Koçluk seanslarımda en çok karşıma çıkan konudur: Güven

Son yıllarda o kadar yara alan bir değerimiz ki. Üzerinde saatlerce konuşabiliriz. Güven nedir? Kimlere güvenirsin? Güvenini kimler kırdı? Sen ne kadar güvenilirsin? vs.. 

Gel gelelim hayatımızdaki en ölümcül varsayım karşımızdakini tanıdığımızı varsaymaktır. Aslında biz kendimizi bile tanımıyoruz. Çocukken gelmiş kalıplarla, öğretilen doğru/yanlışlarla yaşıyoruz, seçimlerimizi yapıyoruz. Özgür irademizle herşeyin üzerinden teker teker geçip seçim yapana kadar kendimizi tanıdığımızdan bahsedemeyiz. Doğrularınız kime göre doğru, neye göre doğru? Teker teker üzerinden geçmeniz gerekir. Dolayısıyla kendimizi tanımadan, karşımızdakini tanımadan güvenden bahsedilemez.

O yüzden benim için Güven: karşımdakinin herşeyi (ama herşeyi) yapabileceğine karşı duyduğum güvendir. O bir insansa, diyalektik bir dünyada tabiki değişecektir, gelişecektir, özgür iradesiyle seçimler yapacaktır. O yüzden dün x olması yarın y olmayacağı anlamına gelmez. Evet hala yaşadığım hayalkırıklıkları oluyor ama yaşadığım her hayalkırıklığından da bu bilinçle çıkıyorum.

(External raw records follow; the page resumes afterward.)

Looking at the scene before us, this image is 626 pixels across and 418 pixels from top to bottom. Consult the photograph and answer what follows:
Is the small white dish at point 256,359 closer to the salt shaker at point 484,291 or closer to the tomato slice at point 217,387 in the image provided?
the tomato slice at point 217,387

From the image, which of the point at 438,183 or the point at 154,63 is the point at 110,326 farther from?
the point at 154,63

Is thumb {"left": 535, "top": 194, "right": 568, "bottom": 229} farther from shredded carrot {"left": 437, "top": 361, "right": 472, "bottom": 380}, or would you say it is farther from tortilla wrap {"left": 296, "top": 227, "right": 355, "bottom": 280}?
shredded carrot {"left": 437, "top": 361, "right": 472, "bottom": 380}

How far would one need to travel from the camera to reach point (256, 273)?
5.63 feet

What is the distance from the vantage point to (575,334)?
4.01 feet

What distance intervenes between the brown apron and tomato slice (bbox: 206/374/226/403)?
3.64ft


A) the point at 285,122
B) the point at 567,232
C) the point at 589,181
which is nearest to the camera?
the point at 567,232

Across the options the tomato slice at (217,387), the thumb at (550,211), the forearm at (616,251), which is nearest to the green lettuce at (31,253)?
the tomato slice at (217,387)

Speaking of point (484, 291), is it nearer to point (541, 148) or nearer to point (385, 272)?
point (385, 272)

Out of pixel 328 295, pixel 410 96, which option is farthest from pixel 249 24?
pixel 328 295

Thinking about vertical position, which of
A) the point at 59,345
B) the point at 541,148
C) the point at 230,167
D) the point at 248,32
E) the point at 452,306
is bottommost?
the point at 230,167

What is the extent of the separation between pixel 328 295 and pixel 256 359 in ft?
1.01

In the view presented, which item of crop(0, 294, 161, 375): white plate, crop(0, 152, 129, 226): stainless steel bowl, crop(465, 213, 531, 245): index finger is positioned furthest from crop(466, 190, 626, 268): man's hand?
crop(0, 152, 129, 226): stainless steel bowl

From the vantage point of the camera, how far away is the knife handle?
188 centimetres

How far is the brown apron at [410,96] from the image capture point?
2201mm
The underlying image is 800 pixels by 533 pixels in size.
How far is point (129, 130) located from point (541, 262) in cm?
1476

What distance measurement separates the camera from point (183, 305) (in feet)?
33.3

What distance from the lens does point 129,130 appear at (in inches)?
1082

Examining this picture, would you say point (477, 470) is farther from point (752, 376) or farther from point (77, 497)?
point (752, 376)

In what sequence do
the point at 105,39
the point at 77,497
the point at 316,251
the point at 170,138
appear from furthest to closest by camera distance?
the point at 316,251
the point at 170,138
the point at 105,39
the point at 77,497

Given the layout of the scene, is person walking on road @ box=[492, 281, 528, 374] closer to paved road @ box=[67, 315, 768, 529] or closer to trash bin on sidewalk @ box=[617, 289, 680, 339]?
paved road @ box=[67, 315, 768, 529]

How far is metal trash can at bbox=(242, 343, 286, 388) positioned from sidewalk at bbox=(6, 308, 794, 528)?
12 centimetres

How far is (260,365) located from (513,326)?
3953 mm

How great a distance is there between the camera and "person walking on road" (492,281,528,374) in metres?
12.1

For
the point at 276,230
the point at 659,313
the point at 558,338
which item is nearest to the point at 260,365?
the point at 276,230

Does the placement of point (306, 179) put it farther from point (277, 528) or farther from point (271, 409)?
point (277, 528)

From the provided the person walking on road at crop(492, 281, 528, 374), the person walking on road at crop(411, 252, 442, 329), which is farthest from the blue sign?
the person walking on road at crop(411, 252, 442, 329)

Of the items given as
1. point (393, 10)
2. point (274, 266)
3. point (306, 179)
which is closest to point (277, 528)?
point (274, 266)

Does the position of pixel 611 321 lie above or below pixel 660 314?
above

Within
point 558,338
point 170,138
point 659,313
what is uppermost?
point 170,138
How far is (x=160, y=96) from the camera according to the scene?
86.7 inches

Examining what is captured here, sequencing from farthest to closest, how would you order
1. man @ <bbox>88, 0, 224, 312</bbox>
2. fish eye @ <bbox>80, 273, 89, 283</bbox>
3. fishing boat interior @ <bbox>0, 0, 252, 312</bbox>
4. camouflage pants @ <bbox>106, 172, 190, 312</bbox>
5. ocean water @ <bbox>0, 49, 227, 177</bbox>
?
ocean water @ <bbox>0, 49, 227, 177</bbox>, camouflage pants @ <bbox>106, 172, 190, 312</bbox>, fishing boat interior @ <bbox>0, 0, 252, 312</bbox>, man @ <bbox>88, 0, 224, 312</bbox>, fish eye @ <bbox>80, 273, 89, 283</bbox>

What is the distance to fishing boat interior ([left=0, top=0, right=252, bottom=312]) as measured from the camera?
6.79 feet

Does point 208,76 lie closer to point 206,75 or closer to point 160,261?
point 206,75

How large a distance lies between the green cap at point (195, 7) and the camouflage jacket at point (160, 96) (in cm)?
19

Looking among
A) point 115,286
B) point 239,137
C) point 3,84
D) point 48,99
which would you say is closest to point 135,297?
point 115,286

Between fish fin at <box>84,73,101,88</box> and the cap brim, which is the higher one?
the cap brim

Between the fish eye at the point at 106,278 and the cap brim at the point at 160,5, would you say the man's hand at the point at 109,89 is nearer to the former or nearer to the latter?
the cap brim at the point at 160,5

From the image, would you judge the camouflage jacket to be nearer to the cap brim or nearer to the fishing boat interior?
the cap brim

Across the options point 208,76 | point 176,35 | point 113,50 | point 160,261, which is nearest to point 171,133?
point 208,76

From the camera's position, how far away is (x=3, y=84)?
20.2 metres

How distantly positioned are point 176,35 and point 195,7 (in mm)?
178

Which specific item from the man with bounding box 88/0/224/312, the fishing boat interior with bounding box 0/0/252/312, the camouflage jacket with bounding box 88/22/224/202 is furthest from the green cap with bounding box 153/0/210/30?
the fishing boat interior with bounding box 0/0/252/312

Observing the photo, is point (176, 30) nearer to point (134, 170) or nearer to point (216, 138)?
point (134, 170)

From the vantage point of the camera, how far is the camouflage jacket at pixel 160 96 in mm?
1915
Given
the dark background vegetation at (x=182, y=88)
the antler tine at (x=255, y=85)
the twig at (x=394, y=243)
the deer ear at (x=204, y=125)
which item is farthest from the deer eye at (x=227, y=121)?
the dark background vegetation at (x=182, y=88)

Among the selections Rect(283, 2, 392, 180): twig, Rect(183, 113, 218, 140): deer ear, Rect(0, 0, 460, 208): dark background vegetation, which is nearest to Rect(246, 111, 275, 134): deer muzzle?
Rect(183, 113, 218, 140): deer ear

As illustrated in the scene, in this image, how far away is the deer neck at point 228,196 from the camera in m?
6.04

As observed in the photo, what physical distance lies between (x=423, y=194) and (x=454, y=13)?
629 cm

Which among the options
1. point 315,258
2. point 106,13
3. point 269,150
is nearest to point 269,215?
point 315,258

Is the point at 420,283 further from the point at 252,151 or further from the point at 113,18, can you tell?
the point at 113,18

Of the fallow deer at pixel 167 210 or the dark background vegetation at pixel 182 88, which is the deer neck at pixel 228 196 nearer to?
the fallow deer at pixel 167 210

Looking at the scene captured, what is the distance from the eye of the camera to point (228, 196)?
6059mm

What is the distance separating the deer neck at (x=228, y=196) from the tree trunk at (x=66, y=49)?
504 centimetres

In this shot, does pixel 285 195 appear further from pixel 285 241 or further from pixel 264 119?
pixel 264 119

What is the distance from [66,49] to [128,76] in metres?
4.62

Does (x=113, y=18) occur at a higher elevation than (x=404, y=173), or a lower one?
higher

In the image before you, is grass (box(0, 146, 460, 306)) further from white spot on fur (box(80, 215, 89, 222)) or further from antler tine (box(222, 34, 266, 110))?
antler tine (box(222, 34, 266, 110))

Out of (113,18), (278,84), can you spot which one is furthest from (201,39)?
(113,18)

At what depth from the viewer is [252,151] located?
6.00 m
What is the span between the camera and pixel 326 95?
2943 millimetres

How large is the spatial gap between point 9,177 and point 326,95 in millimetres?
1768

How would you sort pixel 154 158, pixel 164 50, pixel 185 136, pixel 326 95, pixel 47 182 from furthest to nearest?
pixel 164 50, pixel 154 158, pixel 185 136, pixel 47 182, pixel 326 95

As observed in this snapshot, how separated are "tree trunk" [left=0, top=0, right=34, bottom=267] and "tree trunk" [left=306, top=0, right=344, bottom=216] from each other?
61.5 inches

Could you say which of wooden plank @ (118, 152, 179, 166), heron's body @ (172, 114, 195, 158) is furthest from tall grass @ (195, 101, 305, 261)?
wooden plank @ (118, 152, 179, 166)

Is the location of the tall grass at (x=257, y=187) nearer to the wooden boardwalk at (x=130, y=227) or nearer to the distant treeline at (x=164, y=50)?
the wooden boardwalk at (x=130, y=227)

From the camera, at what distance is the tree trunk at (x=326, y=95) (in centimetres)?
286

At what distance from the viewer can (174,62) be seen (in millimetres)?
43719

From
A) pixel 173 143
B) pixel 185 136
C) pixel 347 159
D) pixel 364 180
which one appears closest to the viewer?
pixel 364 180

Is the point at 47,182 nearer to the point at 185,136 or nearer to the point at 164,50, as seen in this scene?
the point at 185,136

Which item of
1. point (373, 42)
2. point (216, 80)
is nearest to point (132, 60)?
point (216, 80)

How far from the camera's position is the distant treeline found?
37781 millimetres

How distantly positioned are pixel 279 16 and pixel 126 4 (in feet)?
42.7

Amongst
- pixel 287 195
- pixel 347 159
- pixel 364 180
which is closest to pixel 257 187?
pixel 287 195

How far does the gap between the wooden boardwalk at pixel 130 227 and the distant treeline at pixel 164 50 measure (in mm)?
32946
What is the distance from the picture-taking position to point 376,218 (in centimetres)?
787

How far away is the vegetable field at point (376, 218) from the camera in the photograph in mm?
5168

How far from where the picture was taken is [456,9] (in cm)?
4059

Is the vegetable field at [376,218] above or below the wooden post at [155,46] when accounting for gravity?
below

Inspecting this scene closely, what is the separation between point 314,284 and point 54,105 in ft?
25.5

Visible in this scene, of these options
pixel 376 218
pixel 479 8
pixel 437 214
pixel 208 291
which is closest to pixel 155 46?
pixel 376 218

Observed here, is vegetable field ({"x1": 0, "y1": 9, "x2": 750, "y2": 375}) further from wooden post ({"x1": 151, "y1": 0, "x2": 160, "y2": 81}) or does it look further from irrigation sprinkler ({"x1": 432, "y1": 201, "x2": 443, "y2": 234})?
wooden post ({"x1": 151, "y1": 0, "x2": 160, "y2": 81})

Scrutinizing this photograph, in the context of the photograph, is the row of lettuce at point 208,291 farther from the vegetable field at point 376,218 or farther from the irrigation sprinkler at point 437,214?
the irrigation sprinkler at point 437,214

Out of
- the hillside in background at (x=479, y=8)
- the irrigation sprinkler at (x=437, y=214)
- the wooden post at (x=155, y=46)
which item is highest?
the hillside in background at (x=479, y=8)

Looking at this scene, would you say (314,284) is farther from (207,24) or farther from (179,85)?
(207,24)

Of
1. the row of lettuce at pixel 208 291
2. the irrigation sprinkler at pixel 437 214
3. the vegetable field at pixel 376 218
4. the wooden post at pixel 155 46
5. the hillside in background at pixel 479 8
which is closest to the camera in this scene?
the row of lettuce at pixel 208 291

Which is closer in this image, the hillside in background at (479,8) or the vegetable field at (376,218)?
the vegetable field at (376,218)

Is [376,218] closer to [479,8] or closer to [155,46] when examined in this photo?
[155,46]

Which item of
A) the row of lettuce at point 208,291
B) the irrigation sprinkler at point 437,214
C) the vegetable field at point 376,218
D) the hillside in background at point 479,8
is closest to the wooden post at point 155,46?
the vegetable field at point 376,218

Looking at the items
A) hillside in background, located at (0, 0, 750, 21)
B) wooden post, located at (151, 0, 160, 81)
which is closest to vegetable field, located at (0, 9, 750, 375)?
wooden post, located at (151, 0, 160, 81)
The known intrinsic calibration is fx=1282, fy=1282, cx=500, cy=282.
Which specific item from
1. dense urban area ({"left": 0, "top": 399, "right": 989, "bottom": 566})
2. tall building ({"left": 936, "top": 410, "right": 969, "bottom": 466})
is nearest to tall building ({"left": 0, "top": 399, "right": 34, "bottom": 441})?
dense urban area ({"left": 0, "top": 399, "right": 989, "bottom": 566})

Evet herkesin herşeyi yapabileceğine ve yaşadığım herşeyin de bir sebebi olduğuna gerçekten güveniyorum 🙂 Kendime güveniyorum. Hayata güveniyorum. Kendi gerçekliğimi kendim yarattığım için karşımda duran problemin tek kaynağının ve tek çözümünün kendim olduğuna güveniyorum.. ve ben dahil herkesin değişeceğine güveniyorum..

Peki sen nelere güveniyorsun? Güveni hala dışarıda mı arıyorsun?